- PROBLEM REQUIREMENTS -
Rewrite the records below with "blue leaf motif" switched to "blue floral motif" everywhere and nothing else changed, covering every record and leaving out the pictures.

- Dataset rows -
▶
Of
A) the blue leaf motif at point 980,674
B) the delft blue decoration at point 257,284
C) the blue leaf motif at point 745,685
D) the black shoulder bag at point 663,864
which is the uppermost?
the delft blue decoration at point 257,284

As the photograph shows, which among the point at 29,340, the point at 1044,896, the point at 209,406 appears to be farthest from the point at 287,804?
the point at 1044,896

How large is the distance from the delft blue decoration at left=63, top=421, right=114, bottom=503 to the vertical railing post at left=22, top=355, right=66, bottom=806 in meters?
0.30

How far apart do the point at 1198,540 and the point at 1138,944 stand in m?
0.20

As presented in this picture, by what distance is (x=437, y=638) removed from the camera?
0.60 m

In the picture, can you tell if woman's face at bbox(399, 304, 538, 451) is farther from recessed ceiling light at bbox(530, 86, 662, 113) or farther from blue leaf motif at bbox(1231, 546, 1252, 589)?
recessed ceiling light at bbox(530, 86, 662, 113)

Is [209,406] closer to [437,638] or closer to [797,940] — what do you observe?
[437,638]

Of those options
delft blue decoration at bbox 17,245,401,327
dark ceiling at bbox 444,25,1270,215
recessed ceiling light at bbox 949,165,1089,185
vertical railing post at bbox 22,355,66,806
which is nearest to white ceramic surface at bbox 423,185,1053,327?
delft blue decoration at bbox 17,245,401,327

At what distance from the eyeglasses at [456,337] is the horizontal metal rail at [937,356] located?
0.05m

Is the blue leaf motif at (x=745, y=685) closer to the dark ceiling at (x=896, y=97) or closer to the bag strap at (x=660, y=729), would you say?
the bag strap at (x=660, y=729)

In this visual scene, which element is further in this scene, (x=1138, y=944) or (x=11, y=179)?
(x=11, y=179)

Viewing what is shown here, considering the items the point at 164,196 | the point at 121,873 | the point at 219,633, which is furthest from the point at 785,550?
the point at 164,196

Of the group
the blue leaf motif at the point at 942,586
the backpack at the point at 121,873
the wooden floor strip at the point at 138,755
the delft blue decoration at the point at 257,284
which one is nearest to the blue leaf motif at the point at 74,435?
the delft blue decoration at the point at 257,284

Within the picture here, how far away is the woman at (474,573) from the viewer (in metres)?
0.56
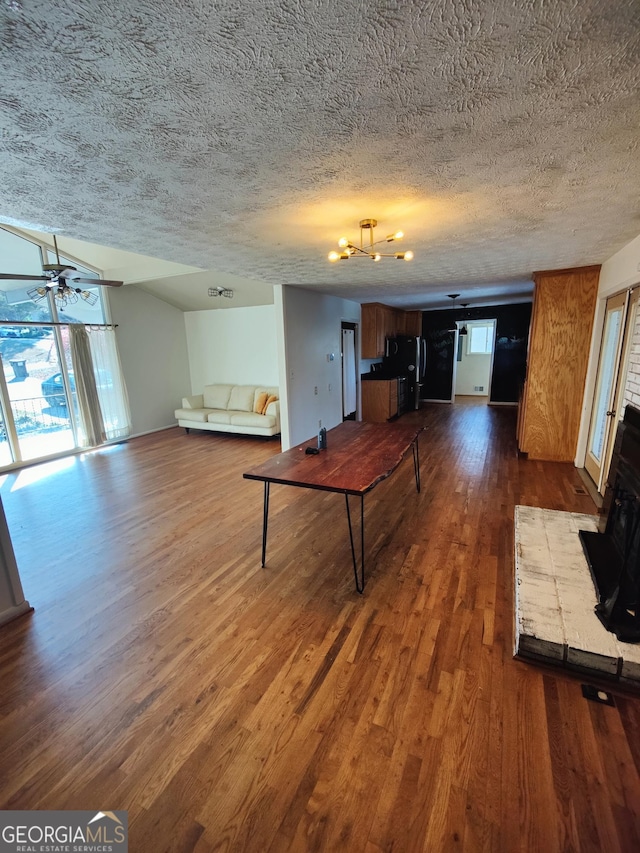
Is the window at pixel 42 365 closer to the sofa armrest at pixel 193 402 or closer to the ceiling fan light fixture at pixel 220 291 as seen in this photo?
the sofa armrest at pixel 193 402

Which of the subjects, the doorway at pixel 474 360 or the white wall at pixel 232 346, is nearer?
the white wall at pixel 232 346

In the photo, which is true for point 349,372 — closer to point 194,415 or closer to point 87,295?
point 194,415

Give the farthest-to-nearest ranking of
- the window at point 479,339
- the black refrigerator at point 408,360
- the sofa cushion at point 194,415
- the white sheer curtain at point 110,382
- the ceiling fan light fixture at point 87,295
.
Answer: the window at point 479,339 → the black refrigerator at point 408,360 → the sofa cushion at point 194,415 → the white sheer curtain at point 110,382 → the ceiling fan light fixture at point 87,295

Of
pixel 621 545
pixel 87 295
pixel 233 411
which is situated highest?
pixel 87 295

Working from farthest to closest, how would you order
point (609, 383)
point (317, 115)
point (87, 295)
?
1. point (87, 295)
2. point (609, 383)
3. point (317, 115)

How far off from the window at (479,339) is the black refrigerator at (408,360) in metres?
2.34

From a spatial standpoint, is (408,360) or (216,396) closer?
(216,396)

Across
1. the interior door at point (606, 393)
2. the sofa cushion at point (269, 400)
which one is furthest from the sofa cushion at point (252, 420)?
the interior door at point (606, 393)

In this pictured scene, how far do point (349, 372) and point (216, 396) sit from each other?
◀
- COMPLETE OUTPUT -
Of
A) the blue floral motif at point 980,674
B) the delft blue decoration at point 257,284
C) the blue floral motif at point 745,685
D) the black shoulder bag at point 663,864
which is the uppermost?
the delft blue decoration at point 257,284

As the photograph shows, which among the point at 29,340, the point at 1044,896, the point at 209,406 appears to be farthest from the point at 287,804?
the point at 1044,896

How large is the distance from the delft blue decoration at left=63, top=421, right=114, bottom=503 to the vertical railing post at left=22, top=355, right=66, bottom=806 in meters?
0.30

How far apart do the point at 1198,540 and the point at 1138,944 stand in m?
0.20

As presented in this picture, by what distance is (x=437, y=638) removed from the camera?
0.60 m

In the picture, can you tell if woman's face at bbox(399, 304, 538, 451) is farther from recessed ceiling light at bbox(530, 86, 662, 113) or farther from blue floral motif at bbox(1231, 546, 1252, 589)?
recessed ceiling light at bbox(530, 86, 662, 113)

Is [209,406] closer to [437,638] or closer to [797,940] — what do you observe?
[437,638]

Of those options
delft blue decoration at bbox 17,245,401,327
dark ceiling at bbox 444,25,1270,215
recessed ceiling light at bbox 949,165,1089,185
vertical railing post at bbox 22,355,66,806
which is nearest to white ceramic surface at bbox 423,185,1053,327?
delft blue decoration at bbox 17,245,401,327

At what distance from the eyeglasses at [456,337] is the horizontal metal rail at [937,356] located?
0.05m

Is the blue floral motif at (x=745, y=685) closer to the dark ceiling at (x=896, y=97) or closer to the bag strap at (x=660, y=729), would you say?
the bag strap at (x=660, y=729)

In this visual scene, which element is further in this scene, (x=1138, y=944) or (x=11, y=179)?
(x=11, y=179)

Viewing what is shown here, considering the items the point at 164,196 | the point at 121,873 | the point at 219,633, which is furthest from the point at 785,550?
the point at 164,196

Of the group
the blue floral motif at the point at 942,586
the backpack at the point at 121,873
the wooden floor strip at the point at 138,755
the delft blue decoration at the point at 257,284
which one is nearest to the blue floral motif at the point at 74,435?
the delft blue decoration at the point at 257,284

Within the picture here, how far away is the woman at (474,573) from the viewer (in metres)?
0.56
Is the window at pixel 42 365 closer to the sofa armrest at pixel 193 402 or closer to the ceiling fan light fixture at pixel 220 291 as seen in this photo?
the sofa armrest at pixel 193 402

Which of the subjects, the doorway at pixel 474 360 or the white wall at pixel 232 346, is nearer?
the white wall at pixel 232 346

In the photo, which is true for point 349,372 — closer to point 194,415 or closer to point 87,295?
point 194,415

Give the farthest-to-nearest ranking of
- the window at point 479,339
- the black refrigerator at point 408,360
- the sofa cushion at point 194,415
- the white sheer curtain at point 110,382
- the ceiling fan light fixture at point 87,295
.
Answer: the window at point 479,339 → the black refrigerator at point 408,360 → the sofa cushion at point 194,415 → the white sheer curtain at point 110,382 → the ceiling fan light fixture at point 87,295

Of
pixel 621 545
pixel 87 295
pixel 233 411
which is situated highest?
pixel 87 295

Working from farthest to closest, how would you order
point (609, 383)
point (317, 115)
point (87, 295)
?
1. point (87, 295)
2. point (609, 383)
3. point (317, 115)

How far off from the window at (479,339) is the black refrigerator at (408,360) in metres?
2.34

From a spatial standpoint, is (408,360) or (216,396) closer?
(216,396)

Across
1. the interior door at point (606, 393)
2. the sofa cushion at point (269, 400)
which one is furthest from the sofa cushion at point (252, 420)?
the interior door at point (606, 393)

In this pictured scene, how far do point (349, 372) and point (216, 396) sit from each other?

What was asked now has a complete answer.